Task 2 – Systems and Concepts
In the analyses of the domestic hot water systems a greater comprehension of their actual performances is needed. The overall efficiency of domestic hot water is influenced by several aspects inside and outside of the dwellings. In order to make an objective comparison of domestic hot water heat pumps with other technologies performances are compared based upon:
- Performance of the water heater, where the real performance is not the same as in the test situation in the lab.
- Domestic hot water draw off patterns, often resulting in many small amounts of hot water in the kitchen and large amounts in the bathroom and dependent on the behaviour of the consumers. In most calculation models this difference is often not taken into account.
- Stand still losses of storage tank.
- Tapping efficiencies related to stratification (thermoclyne dinamics) in the storage tank.
- Temperature of stored hot water.
- Length of in-house piping from generator to tap, where often the distribution losses are much higher than in theoretical models. This is especially of great effect in Mult-Family Buildings.

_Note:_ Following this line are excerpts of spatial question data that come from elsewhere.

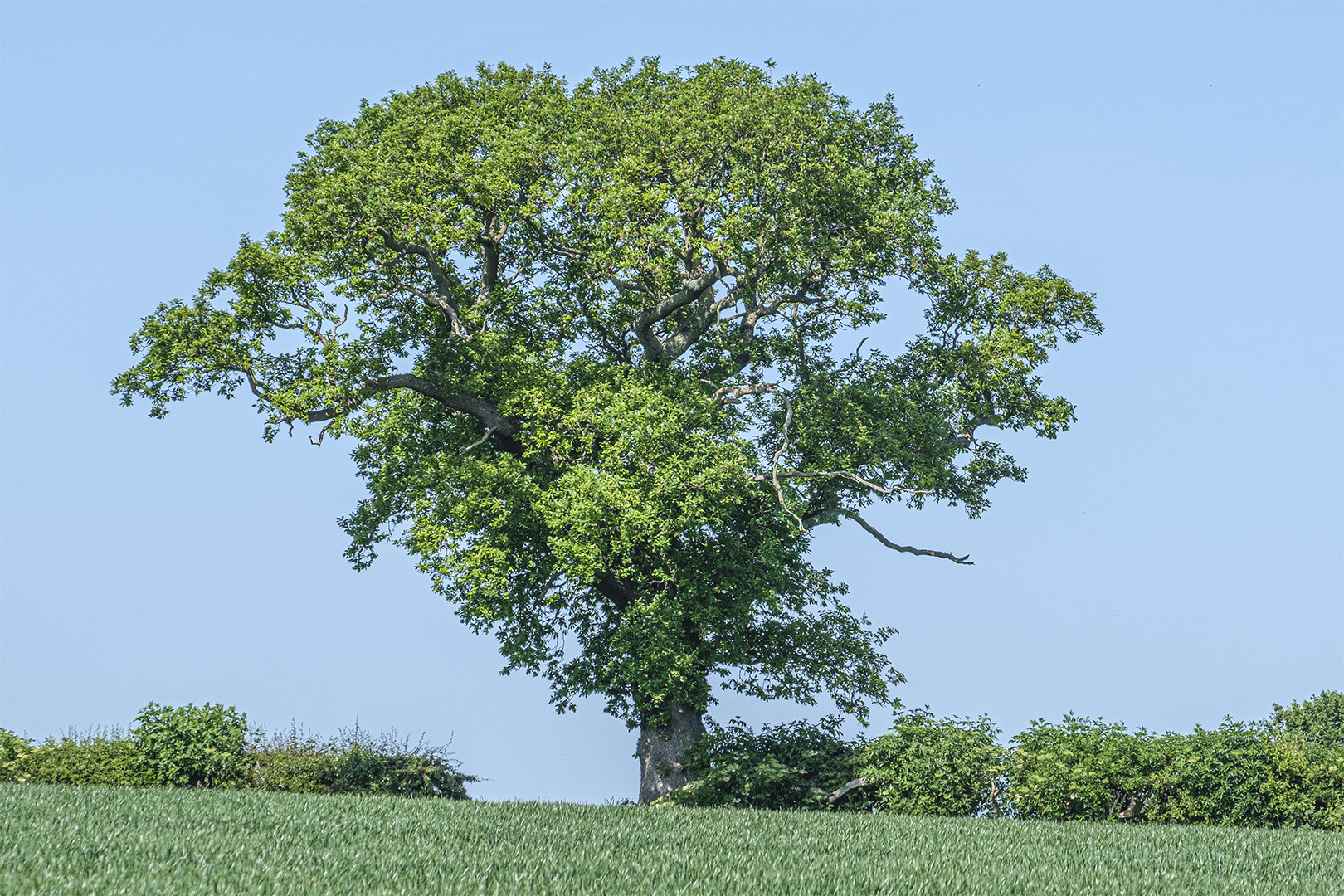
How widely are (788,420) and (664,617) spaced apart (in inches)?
195

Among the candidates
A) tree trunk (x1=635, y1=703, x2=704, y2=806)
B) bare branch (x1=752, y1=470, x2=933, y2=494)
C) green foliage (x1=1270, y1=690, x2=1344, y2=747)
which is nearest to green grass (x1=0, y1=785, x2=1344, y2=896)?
tree trunk (x1=635, y1=703, x2=704, y2=806)

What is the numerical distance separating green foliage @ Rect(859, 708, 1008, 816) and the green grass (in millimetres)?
3088

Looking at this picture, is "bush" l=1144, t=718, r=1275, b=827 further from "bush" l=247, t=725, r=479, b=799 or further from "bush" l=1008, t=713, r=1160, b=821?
"bush" l=247, t=725, r=479, b=799

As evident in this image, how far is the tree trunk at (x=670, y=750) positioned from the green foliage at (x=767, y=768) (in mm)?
498

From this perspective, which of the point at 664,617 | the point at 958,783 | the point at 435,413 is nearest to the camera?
the point at 958,783

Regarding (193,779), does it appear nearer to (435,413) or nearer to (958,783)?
(435,413)

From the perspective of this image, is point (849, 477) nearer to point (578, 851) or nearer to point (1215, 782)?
point (1215, 782)

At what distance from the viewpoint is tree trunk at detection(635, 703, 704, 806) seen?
24.7 meters

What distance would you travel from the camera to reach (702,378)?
26625 millimetres

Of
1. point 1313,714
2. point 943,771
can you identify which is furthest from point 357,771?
point 1313,714

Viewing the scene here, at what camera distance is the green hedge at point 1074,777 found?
20438mm

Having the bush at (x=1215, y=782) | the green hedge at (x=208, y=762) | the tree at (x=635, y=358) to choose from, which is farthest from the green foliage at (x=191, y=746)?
the bush at (x=1215, y=782)

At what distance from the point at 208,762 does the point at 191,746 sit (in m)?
0.47

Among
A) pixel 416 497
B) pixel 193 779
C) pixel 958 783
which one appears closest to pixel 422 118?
pixel 416 497
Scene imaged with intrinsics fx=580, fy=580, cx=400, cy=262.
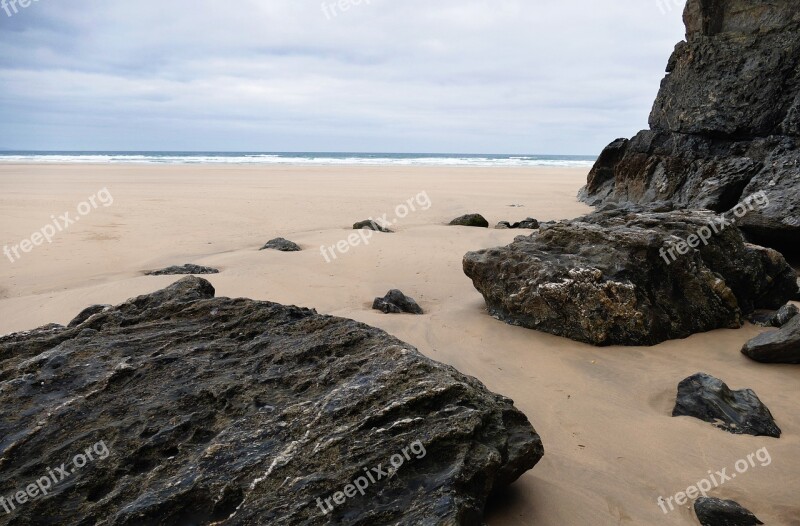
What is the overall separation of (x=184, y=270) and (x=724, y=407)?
21.1ft

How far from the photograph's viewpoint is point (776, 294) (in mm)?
5895

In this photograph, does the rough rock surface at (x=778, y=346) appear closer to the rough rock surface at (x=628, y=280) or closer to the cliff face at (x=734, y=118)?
the rough rock surface at (x=628, y=280)

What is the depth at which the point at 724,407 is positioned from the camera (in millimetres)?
3814

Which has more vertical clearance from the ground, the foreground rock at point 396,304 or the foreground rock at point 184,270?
the foreground rock at point 396,304

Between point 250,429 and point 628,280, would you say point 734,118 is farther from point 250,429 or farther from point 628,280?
point 250,429

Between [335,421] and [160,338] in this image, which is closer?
[335,421]

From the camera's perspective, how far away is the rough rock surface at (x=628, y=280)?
496 cm

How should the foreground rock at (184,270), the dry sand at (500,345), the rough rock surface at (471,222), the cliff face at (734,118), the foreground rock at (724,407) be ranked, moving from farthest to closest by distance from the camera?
the rough rock surface at (471,222)
the cliff face at (734,118)
the foreground rock at (184,270)
the foreground rock at (724,407)
the dry sand at (500,345)

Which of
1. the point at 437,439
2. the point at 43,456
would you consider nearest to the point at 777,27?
the point at 437,439

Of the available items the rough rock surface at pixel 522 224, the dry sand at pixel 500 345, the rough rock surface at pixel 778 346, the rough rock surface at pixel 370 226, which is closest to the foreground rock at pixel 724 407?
the dry sand at pixel 500 345

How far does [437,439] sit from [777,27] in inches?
394

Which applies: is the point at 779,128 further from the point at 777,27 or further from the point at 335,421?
the point at 335,421

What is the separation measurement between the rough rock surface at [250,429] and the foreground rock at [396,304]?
8.14 feet

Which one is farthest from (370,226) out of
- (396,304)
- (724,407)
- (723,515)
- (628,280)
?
(723,515)
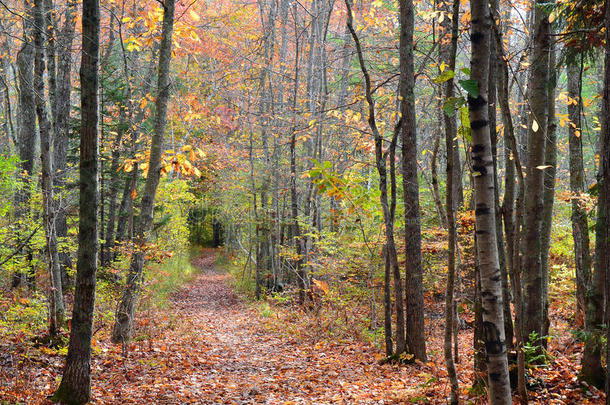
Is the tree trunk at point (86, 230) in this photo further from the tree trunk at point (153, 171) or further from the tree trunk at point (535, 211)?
the tree trunk at point (535, 211)

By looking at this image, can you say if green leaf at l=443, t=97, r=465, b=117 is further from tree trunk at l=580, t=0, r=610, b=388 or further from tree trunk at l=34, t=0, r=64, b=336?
tree trunk at l=34, t=0, r=64, b=336

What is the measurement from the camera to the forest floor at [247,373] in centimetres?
522

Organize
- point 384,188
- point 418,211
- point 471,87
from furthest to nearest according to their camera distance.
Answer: point 418,211, point 384,188, point 471,87

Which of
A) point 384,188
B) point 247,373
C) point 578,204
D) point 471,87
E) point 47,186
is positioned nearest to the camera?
point 471,87

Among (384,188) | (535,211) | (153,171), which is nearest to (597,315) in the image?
(535,211)

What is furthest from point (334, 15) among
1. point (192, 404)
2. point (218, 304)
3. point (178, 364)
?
point (192, 404)

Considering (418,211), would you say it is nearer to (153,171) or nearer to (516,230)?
(516,230)

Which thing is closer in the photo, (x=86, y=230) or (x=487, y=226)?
(x=487, y=226)

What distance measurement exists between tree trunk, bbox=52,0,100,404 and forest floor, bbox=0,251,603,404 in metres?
0.37

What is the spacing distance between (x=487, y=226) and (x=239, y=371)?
19.4 feet

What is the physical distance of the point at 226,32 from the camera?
18.5 metres

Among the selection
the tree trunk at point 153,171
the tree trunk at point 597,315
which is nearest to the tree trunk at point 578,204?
the tree trunk at point 597,315

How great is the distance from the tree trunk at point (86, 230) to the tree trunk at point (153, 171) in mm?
2671

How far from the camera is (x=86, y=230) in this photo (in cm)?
482
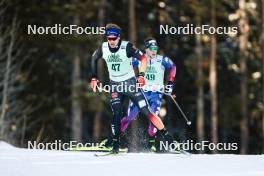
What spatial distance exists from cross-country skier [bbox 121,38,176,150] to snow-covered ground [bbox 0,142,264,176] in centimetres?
54

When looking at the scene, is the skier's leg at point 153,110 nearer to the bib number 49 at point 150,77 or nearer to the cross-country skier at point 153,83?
the cross-country skier at point 153,83

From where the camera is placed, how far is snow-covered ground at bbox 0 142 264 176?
269 inches

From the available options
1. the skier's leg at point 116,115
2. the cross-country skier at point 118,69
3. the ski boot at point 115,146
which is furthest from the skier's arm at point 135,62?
the ski boot at point 115,146

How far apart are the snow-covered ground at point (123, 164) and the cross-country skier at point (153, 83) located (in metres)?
0.54

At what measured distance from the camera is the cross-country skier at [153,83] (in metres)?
8.90

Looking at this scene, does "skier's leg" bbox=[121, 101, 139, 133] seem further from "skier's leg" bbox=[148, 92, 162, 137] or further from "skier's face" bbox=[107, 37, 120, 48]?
"skier's face" bbox=[107, 37, 120, 48]

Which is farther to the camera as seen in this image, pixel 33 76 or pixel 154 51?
pixel 33 76

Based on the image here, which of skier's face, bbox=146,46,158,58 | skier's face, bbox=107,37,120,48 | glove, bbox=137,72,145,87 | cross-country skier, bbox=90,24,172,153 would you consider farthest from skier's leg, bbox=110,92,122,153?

For calculating the Energy Performance of Buildings a number of these factors are taken into account, based upon standards and test procedures, which are theoretical and often not supported by practical experience. Calculation models for the Energy Performance most often do not compare alternatives and take not into account innovative concepts. With the great number of potential alternatives and combination of renewable technologies this is a hindrance to further deployment of these technologies. Also on micro level designing system for domestic hot water in projects, calculation models are used, using the same basic ingredients.
At policy level more aspects are involved in the decision making for the right policy choices. A model then has to take into account the energy chain from source to end user. What is the energy mix for power generation and what amount of hot water will the end user get from the tap? This over the life cycle of the installation. Main aspects here are:
- Temperature level needed through legislation to prevent legionella growth in the system
- Transport and distribution losses through heat losses and distribution pump energy in collective systems for multifamily buildings and distric heating systems.
- The actual efficiency of electrical power generation and the development over the life cycle of the generator or the overall system.
- Type of fuel and heat generating efficiency in collective systems, ranging from gas or coal in a power station or local cogeneration to waste incineration and bio fuels.
An example of such a study was presented by Geelen at all at the 11th IEA Heat Pump Conference in Montréal 2014. This study was finaced by the Dutch Ministry of Economic Affairs.
An important focus of Task 2 is to use the real practical figures and therewith develop a model to be able to compare alternatives and innovative combination of technologies.